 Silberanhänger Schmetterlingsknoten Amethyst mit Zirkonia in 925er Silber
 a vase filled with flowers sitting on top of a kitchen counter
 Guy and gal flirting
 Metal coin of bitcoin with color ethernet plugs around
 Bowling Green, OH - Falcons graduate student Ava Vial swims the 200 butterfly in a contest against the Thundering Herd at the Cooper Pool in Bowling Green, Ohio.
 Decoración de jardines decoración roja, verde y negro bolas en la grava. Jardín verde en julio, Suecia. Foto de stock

+===+

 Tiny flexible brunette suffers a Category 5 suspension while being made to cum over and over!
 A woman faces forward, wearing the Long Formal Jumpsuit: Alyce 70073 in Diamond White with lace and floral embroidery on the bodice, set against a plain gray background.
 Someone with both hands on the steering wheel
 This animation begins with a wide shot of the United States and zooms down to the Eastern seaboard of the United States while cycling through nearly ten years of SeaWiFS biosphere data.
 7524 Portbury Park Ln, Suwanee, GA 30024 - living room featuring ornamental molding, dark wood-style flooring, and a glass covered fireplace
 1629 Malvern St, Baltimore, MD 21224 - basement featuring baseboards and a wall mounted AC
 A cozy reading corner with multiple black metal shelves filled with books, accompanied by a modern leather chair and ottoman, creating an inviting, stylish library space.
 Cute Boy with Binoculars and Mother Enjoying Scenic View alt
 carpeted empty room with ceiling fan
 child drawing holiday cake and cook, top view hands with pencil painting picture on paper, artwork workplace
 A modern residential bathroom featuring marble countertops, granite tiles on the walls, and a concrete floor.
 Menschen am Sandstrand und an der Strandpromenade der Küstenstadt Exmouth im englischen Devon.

+===+

Work instructions
Reproduce every line of the records from the one containing "Silberanhänger Schmetterlingsknoten Amethyst" down to the one containing "Decoración de jardines", both included, without changing a word.

Reply
 Silberanhänger Schmetterlingsknoten Amethyst mit Zirkonia in 925er Silber
 a vase filled with flowers sitting on top of a kitchen counter
 Guy and gal flirting
 Metal coin of bitcoin with color ethernet plugs around
 Bowling Green, OH - Falcons graduate student Ava Vial swims the 200 butterfly in a contest against the Thundering Herd at the Cooper Pool in Bowling Green, Ohio.
 Decoración de jardines decoración roja, verde y negro bolas en la grava. Jardín verde en julio, Suecia. Foto de stock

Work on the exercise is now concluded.